Problem to work on:
Your answer must consist solely of the line containing "Single shear vs double shear joints" and each line after it through the end of the data, copied exactly.

Provided records:
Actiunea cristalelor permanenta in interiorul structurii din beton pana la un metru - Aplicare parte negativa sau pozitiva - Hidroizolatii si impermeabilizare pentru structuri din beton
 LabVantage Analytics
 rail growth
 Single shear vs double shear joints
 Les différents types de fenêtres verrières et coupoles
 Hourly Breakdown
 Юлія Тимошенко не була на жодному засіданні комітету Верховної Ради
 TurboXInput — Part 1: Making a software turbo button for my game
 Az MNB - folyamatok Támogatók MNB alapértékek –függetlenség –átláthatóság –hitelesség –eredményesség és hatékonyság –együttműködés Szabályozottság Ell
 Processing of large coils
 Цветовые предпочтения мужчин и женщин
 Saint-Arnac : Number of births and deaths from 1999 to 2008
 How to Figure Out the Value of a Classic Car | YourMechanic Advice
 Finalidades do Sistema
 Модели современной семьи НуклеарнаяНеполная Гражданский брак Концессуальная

The completed task:
 Single shear vs double shear joints
 Les différents types de fenêtres verrières et coupoles
 Hourly Breakdown
 Юлія Тимошенко не була на жодному засіданні комітету Верховної Ради
 TurboXInput — Part 1: Making a software turbo button for my game
 Az MNB - folyamatok Támogatók MNB alapértékek –függetlenség –átláthatóság –hitelesség –eredményesség és hatékonyság –együttműködés Szabályozottság Ell
 Processing of large coils
 Цветовые предпочтения мужчин и женщин
 Saint-Arnac : Number of births and deaths from 1999 to 2008
 How to Figure Out the Value of a Classic Car | YourMechanic Advice
 Finalidades do Sistema
 Модели современной семьи НуклеарнаяНеполная Гражданский брак Концессуальная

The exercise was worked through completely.